Ни отец, ни мать ничего Горке объяснить не могли, и он, уже осиливший половину романа «Над Тиссой» – про американского шпиона Кларка, которого наши контрразведчики вычислили по загранично подстриженному затылку, наверное, что это какие-то шпионы передают шифровки. Подумав, Горка решил поделиться своим соображением с отцом. Тот, выслушав, пожал плечами и заметил неуверенно: «ну, мало ли…» – «Так, может, сообщить надо?! – загорелся Горка, помня о Кларке. «Сообщить? – переспросил отец. – кому сообщить, сынок? Кому надо, и так всё знают, садись лучше уроки делать».
Горка еще некоторое время находил вечерами этого любителя чисел и слушал, размышляя, почему же те, кто всё знает, позволяют кому-то такое, но вскоре его внимание переключилось на другое: хмурым октябрьским утром радио сообщило, что СССР вывел в космос первый в мире искусственный спутник Земли!
Тут началась настоящая лихорадка: люди часами просиживали у радиоприемников, чтобы поймать сигнал от спутника, взрослые и дети вечерами кучковались во дворе и на улице, силясь увидеть среди звезд этот металлический шарик, – и многие божились, что увидели, и показывали ближним, тыча пальцами в небо и чуть не крича – разуй глаза, тетеря! Горка тоже был уверен, что увидел однажды, но почему-то стеснялся сказать об этом. Но когда ему удавалось поймать на коротких волнах вот это «бип-бип-бип-бип-бип», частое, как биение детского сердца, и заставлявшее в унисон колотиться Горкино, он кричал на все стойло, словно жил в хоромах с массой комнат, призывая отца и мать присоединиться и послушать. И быть счастливыми вместе с ним.

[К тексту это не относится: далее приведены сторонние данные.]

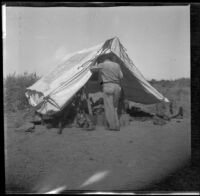 Dick Taylor stands at the entrance to the tent, San Diego County, about 1908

Родители… Они тут Горке подыгрывали, конечно, и он это чувствовал и чувствовал, что они были не то чтобы счастливы, а как-то задумчиво горды: с одной стороны – могем, не зря Гитлера сокрушили, а с другой – это куда же можно такой шарик закинуть, как однажды спросил про себя, шурша «Правдой», отец. Всего каких-то двенадцать лет назад американцы сбросили атомные бомбы на Хиросиму и Нагасаки, названия этих городов были у всех в Союзе на слуху, и не проходило дня, чтобы газеты и радио не рассказывали о происках американской военщины и ее наймитов против СССР и стран социалистического содружества. И вот – такой спутник. Хрущев еще не высказался на весь мир про Кузькину мать, но уже показал.
Порт пяти морей
Новый, 1958 год они встречали при свечах – не потому, что родителям захотелось романтики, а просто отрубили электричество.
Его часто отключали – их дом и окрестные запитывались от генератора ликеро-водочного завода, разместившегося напротив, через овраг, и что-то там у них то и дело случалось – может, солярки не завезли вдосталь, предполагал отец, или моторист нажрался дармовой водки, ввинчивала свою версию мать, – как бы то ни было, а сидеть вечерами без света было не в диковинку.
На такие случаи у матери была приготовлена керосиновая лампа со стеклянной колбой, походившей на тюльпан, и пяток стеариновых свечей (а отец стругал и запаливал вдобавок лучину), она поправляла фитиль, чиркала спичкой, и комната наполнялась блуждающим светом, терпким запахом керосина и – постепенно – разогретого металла лампы. Горка не признавался, конечно, но ему это все нравилось – этот неровный свет, и гулявшие по углам тени, когда кто-то вставал из-за стола, и запахи… А особенно чудесно, сказочно их конюшня выглядела в такие вечера с улицы: Горка выбегал специально, чтобы посмотреть, и воображал, что там, внутри, за мутным оконным стеклом, живут не они с отцом и мамой, а какие-то другие, таинственные люди. А может, даже и не люди, а волшебники. Или тролли.
Ну и вот они сидели при свечах – и лампе – за столом, ели-пили, слушали патефон (радиола-то без электричества не играла), Горка пшикал на свечи корками мандаринов, свечи трещали, над столом поднимались снопы искр, как вдруг отец сказал, глядя на эти бенгальские огни: «Казань у нас теперь – порт пяти морей, ГЭС пустили, линию от нее тянут, так что скоро без керосинок обходиться будем».